Robert Reidt (June 25, 1892 – March 1966) was a German-born American who is best known for promoting a prediction that the world would end on February 6, 1925.

Reidt was a house painter living in Long Island, New York, and heard about Californian Margaret Rowen's claim that the day of judgment was coming on February 6, 1925. Calling himself the "Apostle of Doom", he sold all his assets to spread word of the coming event. After nothing happened at the appointed hour outside his small rented abode in East Patchogue, he later blamed photo flashbulbs for obscuring a supposedly visible sign in the skies. He then suggested the end was coming in the following week. The events received regular front-page coverage in The New York Times and nationwide news coverage.

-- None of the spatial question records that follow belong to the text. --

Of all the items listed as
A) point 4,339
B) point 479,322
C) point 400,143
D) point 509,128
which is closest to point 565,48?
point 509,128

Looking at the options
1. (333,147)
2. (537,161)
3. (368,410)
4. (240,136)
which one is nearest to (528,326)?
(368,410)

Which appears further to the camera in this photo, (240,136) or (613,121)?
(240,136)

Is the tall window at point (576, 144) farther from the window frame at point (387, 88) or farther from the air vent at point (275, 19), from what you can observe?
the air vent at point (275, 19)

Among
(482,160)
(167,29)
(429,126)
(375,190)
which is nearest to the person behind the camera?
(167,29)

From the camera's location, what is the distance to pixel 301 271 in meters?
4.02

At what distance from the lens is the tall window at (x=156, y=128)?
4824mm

In February 1926, Reidt made a new prediction that a fireball would soon strike New York City. This event also failed to occur.

He made yet another unsuccessful prediction of doom in 1932.

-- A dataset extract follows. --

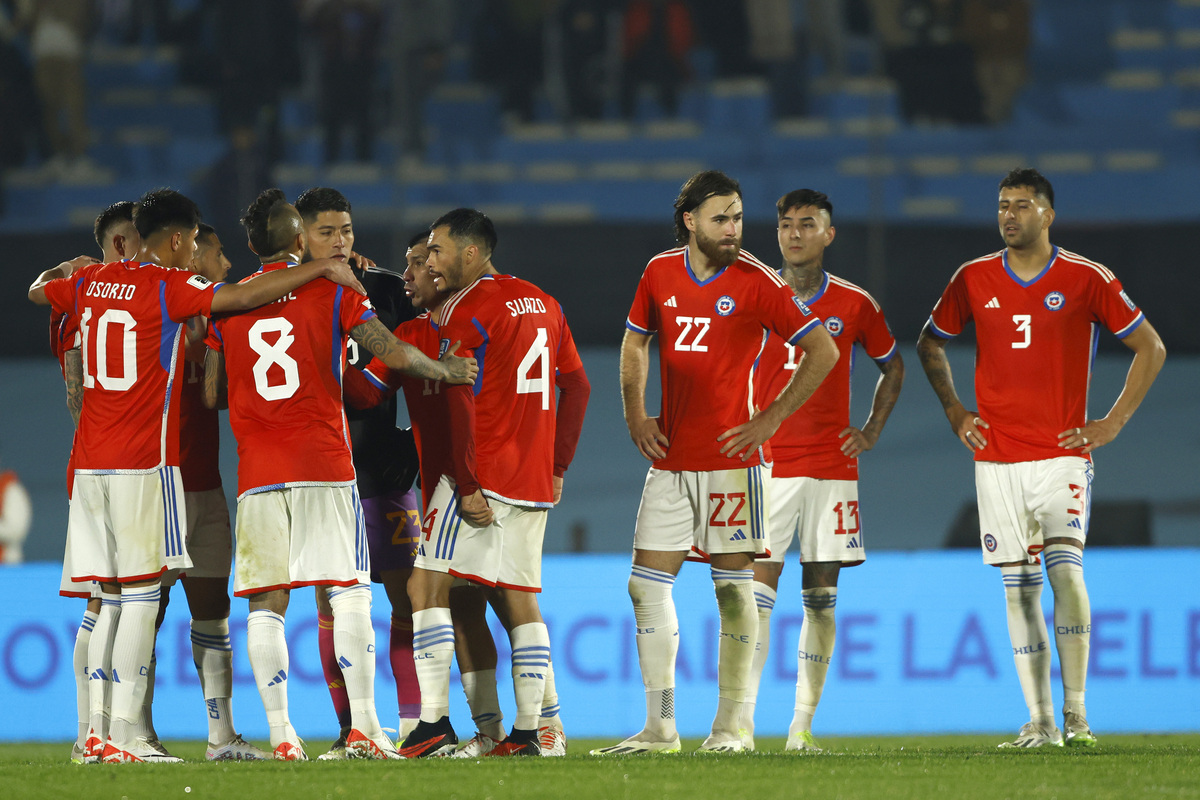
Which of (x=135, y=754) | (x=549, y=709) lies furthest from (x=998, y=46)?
(x=135, y=754)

The last contemporary press coverage that Reidt received was in 1938, in connection with a planetarium trying to publicize a show about end of the world predictions. Reidt died at age 73 in March 1966 in Florida.

==Legacy==
In May 2011, Reidt's predictions received new coverage when they were reviewed by Andy Newman of The New York Times in connection with Harold Camping's prediction that Judgment Day would fall on May 21, 2011.